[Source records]
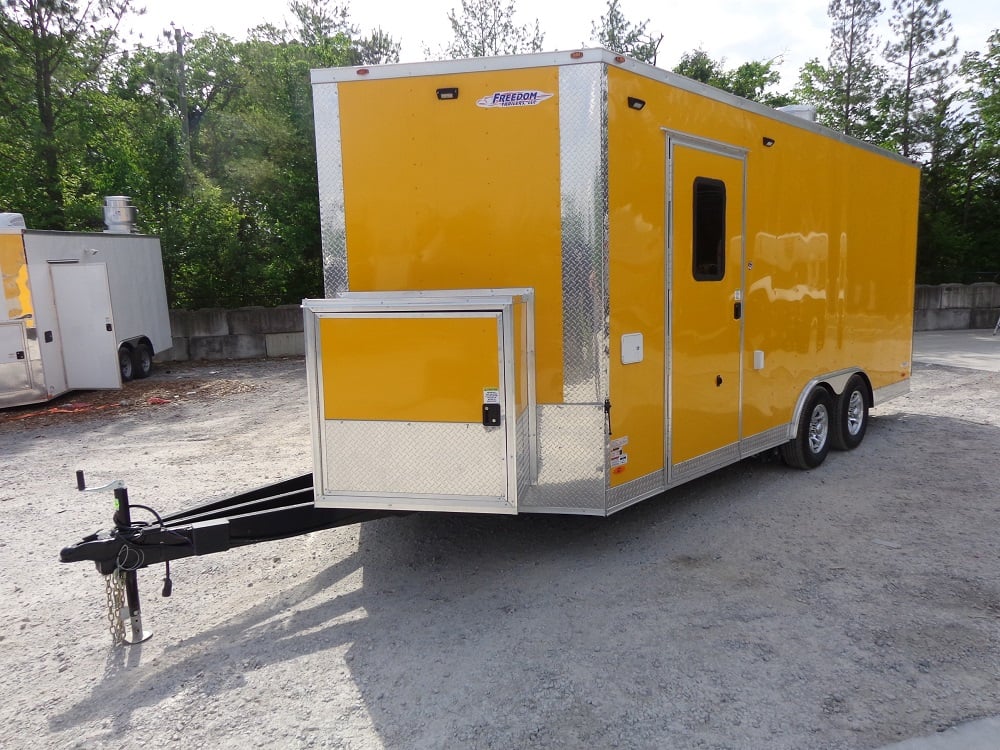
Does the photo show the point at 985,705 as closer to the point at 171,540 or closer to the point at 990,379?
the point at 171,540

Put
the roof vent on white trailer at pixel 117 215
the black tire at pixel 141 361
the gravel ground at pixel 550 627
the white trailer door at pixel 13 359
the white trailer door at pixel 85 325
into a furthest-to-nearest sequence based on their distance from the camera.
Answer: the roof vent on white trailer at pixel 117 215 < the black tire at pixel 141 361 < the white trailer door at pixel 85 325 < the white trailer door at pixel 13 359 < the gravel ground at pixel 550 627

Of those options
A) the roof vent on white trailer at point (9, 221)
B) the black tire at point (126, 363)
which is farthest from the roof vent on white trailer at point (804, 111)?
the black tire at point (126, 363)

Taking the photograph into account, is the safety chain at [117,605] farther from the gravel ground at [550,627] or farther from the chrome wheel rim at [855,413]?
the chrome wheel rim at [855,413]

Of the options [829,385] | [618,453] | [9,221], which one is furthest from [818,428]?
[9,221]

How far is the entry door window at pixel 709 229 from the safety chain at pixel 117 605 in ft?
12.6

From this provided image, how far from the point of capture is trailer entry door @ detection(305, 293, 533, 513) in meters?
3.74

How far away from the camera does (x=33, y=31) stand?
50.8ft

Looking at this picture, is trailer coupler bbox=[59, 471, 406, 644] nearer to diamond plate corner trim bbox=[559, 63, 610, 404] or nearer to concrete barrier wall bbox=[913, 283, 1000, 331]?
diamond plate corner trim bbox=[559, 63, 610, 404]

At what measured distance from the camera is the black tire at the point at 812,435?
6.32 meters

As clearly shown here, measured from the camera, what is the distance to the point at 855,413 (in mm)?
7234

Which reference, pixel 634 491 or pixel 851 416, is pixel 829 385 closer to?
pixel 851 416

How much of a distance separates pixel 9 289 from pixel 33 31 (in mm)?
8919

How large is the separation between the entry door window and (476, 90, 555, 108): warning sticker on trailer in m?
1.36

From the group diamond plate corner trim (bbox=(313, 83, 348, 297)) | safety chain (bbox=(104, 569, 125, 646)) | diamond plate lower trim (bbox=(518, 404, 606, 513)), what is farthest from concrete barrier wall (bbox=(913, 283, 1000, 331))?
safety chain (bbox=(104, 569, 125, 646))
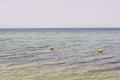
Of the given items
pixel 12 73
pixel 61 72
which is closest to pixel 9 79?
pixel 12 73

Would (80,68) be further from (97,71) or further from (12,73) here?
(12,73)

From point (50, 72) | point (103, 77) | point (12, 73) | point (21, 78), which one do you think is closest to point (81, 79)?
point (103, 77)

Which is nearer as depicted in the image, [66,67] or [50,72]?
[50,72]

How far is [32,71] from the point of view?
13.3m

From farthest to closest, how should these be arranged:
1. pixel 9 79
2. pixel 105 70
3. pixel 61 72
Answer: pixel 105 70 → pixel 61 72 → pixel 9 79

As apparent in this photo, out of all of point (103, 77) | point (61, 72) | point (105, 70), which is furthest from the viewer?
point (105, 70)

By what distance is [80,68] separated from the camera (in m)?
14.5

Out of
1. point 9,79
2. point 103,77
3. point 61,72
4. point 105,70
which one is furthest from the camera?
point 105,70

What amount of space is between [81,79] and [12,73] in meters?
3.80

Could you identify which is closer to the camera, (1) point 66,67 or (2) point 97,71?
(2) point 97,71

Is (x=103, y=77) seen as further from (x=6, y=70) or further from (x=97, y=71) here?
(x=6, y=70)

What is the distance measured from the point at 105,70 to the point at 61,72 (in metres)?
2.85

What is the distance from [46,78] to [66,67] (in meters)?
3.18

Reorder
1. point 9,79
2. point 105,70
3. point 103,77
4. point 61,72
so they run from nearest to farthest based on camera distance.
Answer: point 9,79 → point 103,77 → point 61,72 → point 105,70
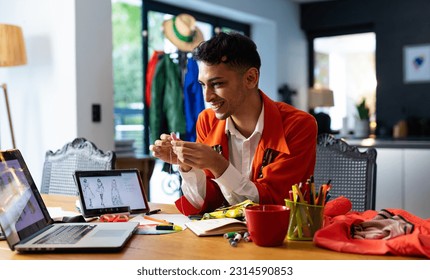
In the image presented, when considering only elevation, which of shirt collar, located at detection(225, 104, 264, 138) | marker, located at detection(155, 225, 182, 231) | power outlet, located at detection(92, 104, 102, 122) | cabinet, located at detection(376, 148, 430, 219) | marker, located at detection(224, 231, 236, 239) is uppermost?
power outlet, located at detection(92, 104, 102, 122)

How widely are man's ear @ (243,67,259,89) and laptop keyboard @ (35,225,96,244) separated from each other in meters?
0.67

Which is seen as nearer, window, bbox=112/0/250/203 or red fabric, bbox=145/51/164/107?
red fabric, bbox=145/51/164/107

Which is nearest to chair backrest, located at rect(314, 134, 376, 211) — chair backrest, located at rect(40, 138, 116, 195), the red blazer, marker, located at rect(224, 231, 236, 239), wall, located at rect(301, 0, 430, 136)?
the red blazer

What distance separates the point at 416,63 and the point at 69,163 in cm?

--

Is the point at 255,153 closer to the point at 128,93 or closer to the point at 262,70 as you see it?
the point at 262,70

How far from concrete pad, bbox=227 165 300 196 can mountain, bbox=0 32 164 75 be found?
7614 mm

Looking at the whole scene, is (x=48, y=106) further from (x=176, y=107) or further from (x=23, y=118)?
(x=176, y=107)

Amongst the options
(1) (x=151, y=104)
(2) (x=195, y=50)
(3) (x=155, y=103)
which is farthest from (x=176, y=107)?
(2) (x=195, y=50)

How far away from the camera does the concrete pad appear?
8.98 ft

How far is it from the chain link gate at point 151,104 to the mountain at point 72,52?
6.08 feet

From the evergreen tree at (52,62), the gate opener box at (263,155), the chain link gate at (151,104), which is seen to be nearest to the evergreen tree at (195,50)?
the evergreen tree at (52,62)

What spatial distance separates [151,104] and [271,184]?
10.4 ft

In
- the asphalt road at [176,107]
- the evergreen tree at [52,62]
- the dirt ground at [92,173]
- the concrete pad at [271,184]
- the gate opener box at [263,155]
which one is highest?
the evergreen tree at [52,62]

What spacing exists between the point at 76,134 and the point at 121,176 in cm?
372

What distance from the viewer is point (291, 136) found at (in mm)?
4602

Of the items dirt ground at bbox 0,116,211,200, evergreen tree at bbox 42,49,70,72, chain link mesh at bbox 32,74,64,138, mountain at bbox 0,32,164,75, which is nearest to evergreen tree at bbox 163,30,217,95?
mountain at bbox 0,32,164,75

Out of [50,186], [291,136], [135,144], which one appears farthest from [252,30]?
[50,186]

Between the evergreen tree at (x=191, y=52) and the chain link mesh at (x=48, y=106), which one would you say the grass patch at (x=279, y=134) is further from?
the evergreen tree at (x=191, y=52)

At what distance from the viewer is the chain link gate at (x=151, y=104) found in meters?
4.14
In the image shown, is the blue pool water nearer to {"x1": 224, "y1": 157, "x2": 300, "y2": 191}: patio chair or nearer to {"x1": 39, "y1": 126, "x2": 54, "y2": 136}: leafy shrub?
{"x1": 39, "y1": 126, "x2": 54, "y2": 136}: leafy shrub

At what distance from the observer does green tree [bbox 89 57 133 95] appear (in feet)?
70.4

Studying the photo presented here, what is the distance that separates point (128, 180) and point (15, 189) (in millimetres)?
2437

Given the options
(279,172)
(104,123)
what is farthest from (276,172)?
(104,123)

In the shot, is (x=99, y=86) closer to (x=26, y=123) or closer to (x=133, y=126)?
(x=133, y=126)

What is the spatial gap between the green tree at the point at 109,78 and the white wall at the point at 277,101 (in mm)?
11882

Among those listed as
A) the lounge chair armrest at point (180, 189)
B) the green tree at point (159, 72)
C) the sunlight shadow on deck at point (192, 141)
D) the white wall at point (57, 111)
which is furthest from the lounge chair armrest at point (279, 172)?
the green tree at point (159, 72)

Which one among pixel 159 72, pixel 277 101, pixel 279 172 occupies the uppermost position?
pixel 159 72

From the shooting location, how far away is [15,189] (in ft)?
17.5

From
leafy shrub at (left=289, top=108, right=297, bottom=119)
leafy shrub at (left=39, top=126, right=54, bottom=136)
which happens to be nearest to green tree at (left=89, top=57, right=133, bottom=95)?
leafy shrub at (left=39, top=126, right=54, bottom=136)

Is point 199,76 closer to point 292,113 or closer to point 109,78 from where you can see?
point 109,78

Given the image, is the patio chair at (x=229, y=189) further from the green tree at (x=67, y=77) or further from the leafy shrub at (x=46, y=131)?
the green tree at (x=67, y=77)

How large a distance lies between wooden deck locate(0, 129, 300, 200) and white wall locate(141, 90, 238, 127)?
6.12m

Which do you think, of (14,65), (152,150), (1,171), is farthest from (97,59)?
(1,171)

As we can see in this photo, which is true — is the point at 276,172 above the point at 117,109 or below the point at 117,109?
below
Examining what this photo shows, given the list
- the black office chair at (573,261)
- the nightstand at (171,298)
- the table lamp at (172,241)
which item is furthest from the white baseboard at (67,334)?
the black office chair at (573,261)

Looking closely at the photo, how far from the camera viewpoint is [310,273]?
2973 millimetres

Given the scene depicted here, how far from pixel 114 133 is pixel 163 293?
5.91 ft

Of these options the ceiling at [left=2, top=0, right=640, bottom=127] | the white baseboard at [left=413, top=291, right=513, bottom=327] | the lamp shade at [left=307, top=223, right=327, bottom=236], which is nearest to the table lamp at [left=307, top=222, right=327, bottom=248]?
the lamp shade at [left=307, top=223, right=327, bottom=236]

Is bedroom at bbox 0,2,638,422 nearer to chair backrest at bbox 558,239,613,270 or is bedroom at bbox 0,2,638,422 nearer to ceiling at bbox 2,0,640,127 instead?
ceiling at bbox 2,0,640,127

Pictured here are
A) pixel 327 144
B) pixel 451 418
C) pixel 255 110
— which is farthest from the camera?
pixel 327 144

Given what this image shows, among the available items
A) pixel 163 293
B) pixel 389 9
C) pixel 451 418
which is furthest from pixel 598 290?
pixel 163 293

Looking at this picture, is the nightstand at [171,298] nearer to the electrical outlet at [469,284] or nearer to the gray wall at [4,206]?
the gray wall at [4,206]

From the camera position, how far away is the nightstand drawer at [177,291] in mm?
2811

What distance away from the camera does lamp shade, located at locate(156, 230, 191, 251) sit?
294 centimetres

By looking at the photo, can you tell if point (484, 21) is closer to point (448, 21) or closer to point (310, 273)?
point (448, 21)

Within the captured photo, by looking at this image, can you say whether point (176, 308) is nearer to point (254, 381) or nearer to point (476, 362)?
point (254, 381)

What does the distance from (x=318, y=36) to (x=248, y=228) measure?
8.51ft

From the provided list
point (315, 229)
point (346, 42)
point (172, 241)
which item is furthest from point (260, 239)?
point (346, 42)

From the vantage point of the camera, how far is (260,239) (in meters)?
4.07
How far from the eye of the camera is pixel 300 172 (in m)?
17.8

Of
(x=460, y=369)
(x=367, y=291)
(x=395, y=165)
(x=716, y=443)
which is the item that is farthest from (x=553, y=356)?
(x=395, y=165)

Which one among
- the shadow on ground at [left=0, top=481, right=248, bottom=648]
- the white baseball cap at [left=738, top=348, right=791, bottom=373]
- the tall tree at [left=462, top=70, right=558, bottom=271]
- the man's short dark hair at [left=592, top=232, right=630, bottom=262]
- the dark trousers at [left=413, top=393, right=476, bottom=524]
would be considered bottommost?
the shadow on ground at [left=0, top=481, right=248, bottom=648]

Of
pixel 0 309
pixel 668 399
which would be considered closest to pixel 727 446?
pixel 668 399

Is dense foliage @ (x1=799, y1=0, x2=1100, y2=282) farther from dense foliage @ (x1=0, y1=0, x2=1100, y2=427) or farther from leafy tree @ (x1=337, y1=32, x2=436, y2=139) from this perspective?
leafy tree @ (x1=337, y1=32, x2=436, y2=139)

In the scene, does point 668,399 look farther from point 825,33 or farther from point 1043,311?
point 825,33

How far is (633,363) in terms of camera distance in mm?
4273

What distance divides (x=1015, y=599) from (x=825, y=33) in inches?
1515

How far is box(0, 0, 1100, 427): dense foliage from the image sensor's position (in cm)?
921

## EXERCISE INSTRUCTIONS
Please identify every line of the records above that contains the word "farther", and copy each of those lines in full.

## RIGHT ANSWER
Taking the photograph into account, is the safety chain at [117,605] farther from the gravel ground at [550,627] or farther from the chrome wheel rim at [855,413]?
Is dense foliage @ (x1=799, y1=0, x2=1100, y2=282) farther from dense foliage @ (x1=0, y1=0, x2=1100, y2=427) or farther from leafy tree @ (x1=337, y1=32, x2=436, y2=139) from this perspective?
In the scene, does point 668,399 look farther from point 825,33 or farther from point 1043,311?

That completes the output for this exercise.